NBA2K12: Ending the Debate

NBA2K12, the latest entry in 2K Sports' long-running basketball franchise, hits store shelves today, and it's as slick and smooth-playing as befits a 21st-century sports juggernaut - and with the upcoming NBA season in some doubt, it's a good thing it mimics the real thing so closely. Maybe you won't be getting any NBA Today updates (and real-world rookies won't be appearing until the sport resolves its labor trouble), but the latest NBA2K looks back to the sport's golden years to give you a whole lot more.

The artists and designers took care to get all of the details right, and I mean all - they went so far as to make player tattoos recognizable. Especially when contemporary players are onscreen, aside from the telltale digitally rendered hair (Dirk Nowitzki's mane seems to have posed a particular challenge), you'll swear at times you're watching a live broadcast. All of the circus around contemporary sports is here; the draft, interviews, press conferences, product endorsements and signature footwear, courtside advertising, color commentary - it's downright ridiculous. And of course the game's Facebook page is more informative than the publisher's site.

Gameplay is as impressive as it's been in previous iterations, with a new set of streamlined menus and playcalling, and an AI that really does feel like it's playing against you, whether on offense or defense. You can't just run the ball up the court and hope for success - developers Visual Concepts have done a fine, fine job here.
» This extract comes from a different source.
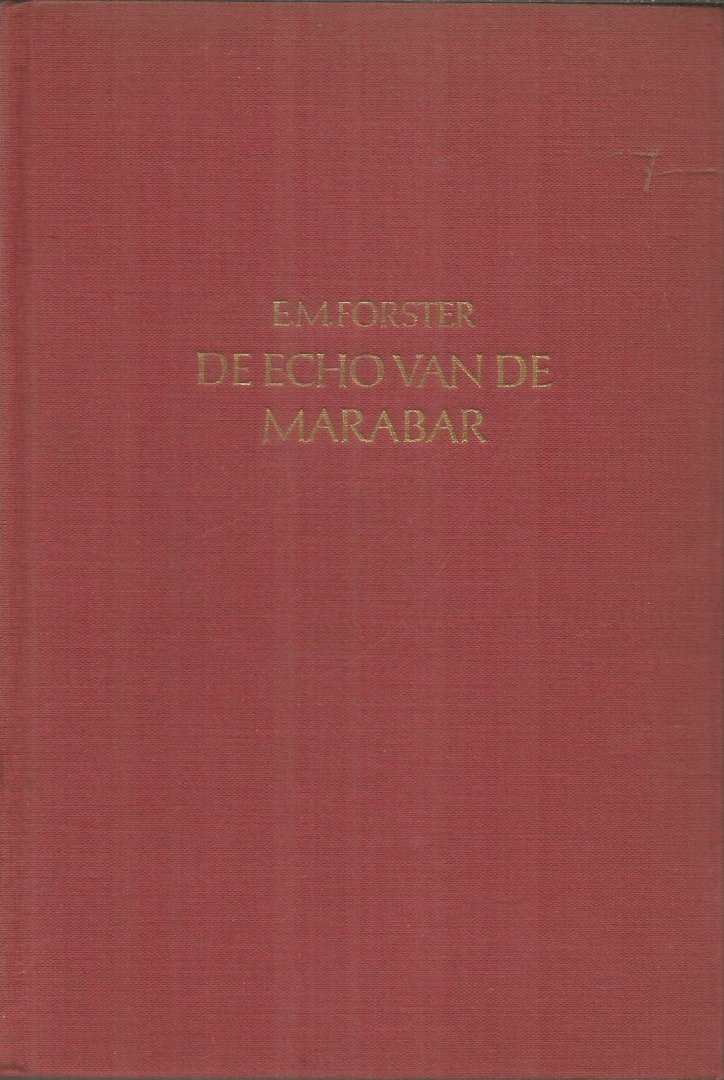 Forster, E.M. - De echo van de Marabar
But the real excitement, at least so far as I'm concerned, is the "NBA's Greatest" mode, which is so elaborate enough that it's almost a game in itself (it expands significantly on the classic teams) and it's where the careful attention to period-correct look and feel really pays off.

The mode includes full rosters of some of the greatest squads in basketball history, from the 1964-5 Lakers and Celtics, on through to the 1997-8 Chicago Bulls. The idea is that by pitting historical teams against each other and against today's teams, you'll be able to "end the debate" about who the greatest players and lineups of all time really were.
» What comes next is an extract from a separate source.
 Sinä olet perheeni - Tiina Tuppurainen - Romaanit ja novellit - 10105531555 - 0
Of course, you may not be all that interested in debates - but even if you find such hypothetical questions better addressed by rotisserie basketball, the aesthetic presentation of the classic game may well be enough to keep you coming back for more.

While the presentation of contemporary games in NBA2K12 mimics today's broadcast approach, with multiple cameras in every conceivable position tracking players' every gesture and slow motion, multi-angle, highlight-film-ready replays available for very move, Visual Concepts went so far as to replicate period photography and camera moves for the historical gameplay. Not only, for example are the mid-1960s games presented in black-and-white, but the camera's more or less static throughout; a wide shot from the rafters takes in full-court play. The scorers sit at unadorned card tables, and there's nary a piece of advertising visible in the arena. Even the audio track has been bandpass filtered to replicate period broadcasting - and the commentary is a veritable hoops history lesson, full of thousands of tidbits on the players and lore of the game.

As you play through the last half-century of classic basketball, you'll be playing through the history of sports broadcasting, and the sport's transformation from a niche pursuit to a mass-market juggernaut over the course of the '80s. Color comes into play, more cameras (and more mobile cameras) are added, statistics overlays, wipes and animated effects make their way into the '90s game, as advertising eventually fills every available suface. The color commentary keeps pace with it all - it's hard to imagine the hundreds of hours of recording that went into creating enough content to keep the patter believable and apparently free of repetition.

If you've ever wanted to be Magic Johnson, or Larry Bird, or Michael Jordan, or Elgin Baylor or John Havlicek for that matter – now you've got your chance. And it'll look and sound just like you remember.